_PASSAGE_.
Is lead a danger in lipstick?

A report released in October 2007 by the Campaign for Safe Cosmetics (CSC) has suggested that 61% of 33 top brands of lipsticks on sale in the US tested by an independent laboratory, contain detectable levels of lead ranging from 0.03 to 0.65 parts per million (ppm). (Click here for full report.)

One third of the lipsticks tested by the laboratory were found to contain more than the 0.1 ppm limit imposed by the US Food and Drug Administration on candy and sweets. Although the limit for candy was set to protect children from ingesting lead, the CSC is using this comparison to show that lipstick, which is put directly onto the lips, is also a source of directly ingested lead, to which pregnant women, for example, are particularly vulnerable. But the CSC pointed out that the FDA has not set a limit for lead in lipstick.

The report said 39% of the lipsticks tested had no detectable levels of lead, suggesting it was possible to make them without lead. The worst offenders were:
* L'Oreal Colour Riche ‘True Red’ (0.65 ppm);
* L'Oreal Colour Riche ‘Classic Wine’ (0.58 ppm);
* Cover Girl Incredifull ‘Maximum Red (0.56 ppm);
* Dior Addict ‘Positive Red’ (0.21 ppm).

_DATASET_.
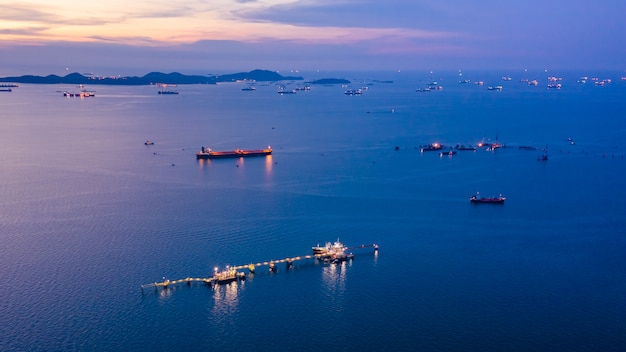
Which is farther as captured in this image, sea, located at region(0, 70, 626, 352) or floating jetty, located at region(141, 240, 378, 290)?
floating jetty, located at region(141, 240, 378, 290)

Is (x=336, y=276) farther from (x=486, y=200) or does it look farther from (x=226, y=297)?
(x=486, y=200)

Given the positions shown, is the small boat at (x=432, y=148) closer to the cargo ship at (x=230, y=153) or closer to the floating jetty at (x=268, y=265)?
the cargo ship at (x=230, y=153)

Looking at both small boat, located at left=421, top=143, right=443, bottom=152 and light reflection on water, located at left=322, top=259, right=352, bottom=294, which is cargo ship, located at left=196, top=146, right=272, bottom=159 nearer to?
small boat, located at left=421, top=143, right=443, bottom=152

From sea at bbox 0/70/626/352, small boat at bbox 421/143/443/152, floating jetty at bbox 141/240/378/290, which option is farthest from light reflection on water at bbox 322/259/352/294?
small boat at bbox 421/143/443/152

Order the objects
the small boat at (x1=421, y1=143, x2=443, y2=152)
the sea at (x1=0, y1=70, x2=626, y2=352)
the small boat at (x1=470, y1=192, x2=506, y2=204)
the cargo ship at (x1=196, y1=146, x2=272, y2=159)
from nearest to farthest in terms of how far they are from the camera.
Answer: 1. the sea at (x1=0, y1=70, x2=626, y2=352)
2. the small boat at (x1=470, y1=192, x2=506, y2=204)
3. the cargo ship at (x1=196, y1=146, x2=272, y2=159)
4. the small boat at (x1=421, y1=143, x2=443, y2=152)

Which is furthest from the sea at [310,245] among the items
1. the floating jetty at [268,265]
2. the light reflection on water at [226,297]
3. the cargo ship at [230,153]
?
the cargo ship at [230,153]

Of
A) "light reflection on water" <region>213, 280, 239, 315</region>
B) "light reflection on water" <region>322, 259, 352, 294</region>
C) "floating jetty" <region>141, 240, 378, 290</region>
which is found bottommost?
"light reflection on water" <region>213, 280, 239, 315</region>

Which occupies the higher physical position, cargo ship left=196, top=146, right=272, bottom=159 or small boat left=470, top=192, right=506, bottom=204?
cargo ship left=196, top=146, right=272, bottom=159

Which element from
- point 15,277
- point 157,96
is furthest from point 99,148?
point 157,96
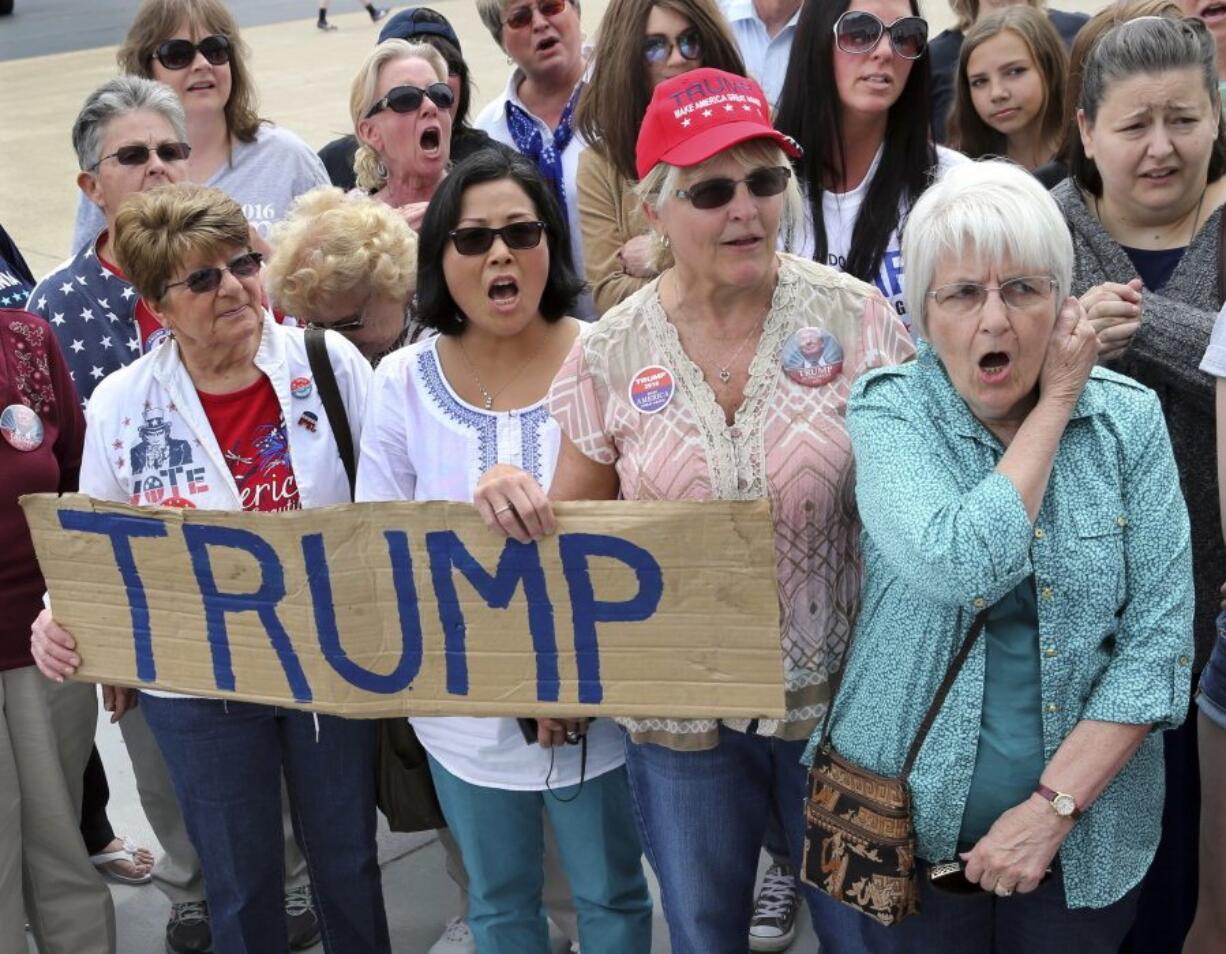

_EXERCISE DIRECTIONS_.
Please repeat the stretch of the passage on lead in lipstick from "Is lead a danger" through "lead in lipstick.". The entries have no connection to the passage on lead in lipstick.

_EXERCISE RESULT_.
Is lead a danger in lipstick?

A report released in October 2007 by the Campaign for Safe Cosmetics (CSC) has suggested that 61% of 33 top brands of lipsticks on sale in the US tested by an independent laboratory, contain detectable levels of lead ranging from 0.03 to 0.65 parts per million (ppm). (Click here for full report.)

One third of the lipsticks tested by the laboratory were found to contain more than the 0.1 ppm limit imposed by the US Food and Drug Administration on candy and sweets. Although the limit for candy was set to protect children from ingesting lead, the CSC is using this comparison to show that lipstick, which is put directly onto the lips, is also a source of directly ingested lead, to which pregnant women, for example, are particularly vulnerable. But the CSC pointed out that the FDA has not set a limit for lead in lipstick.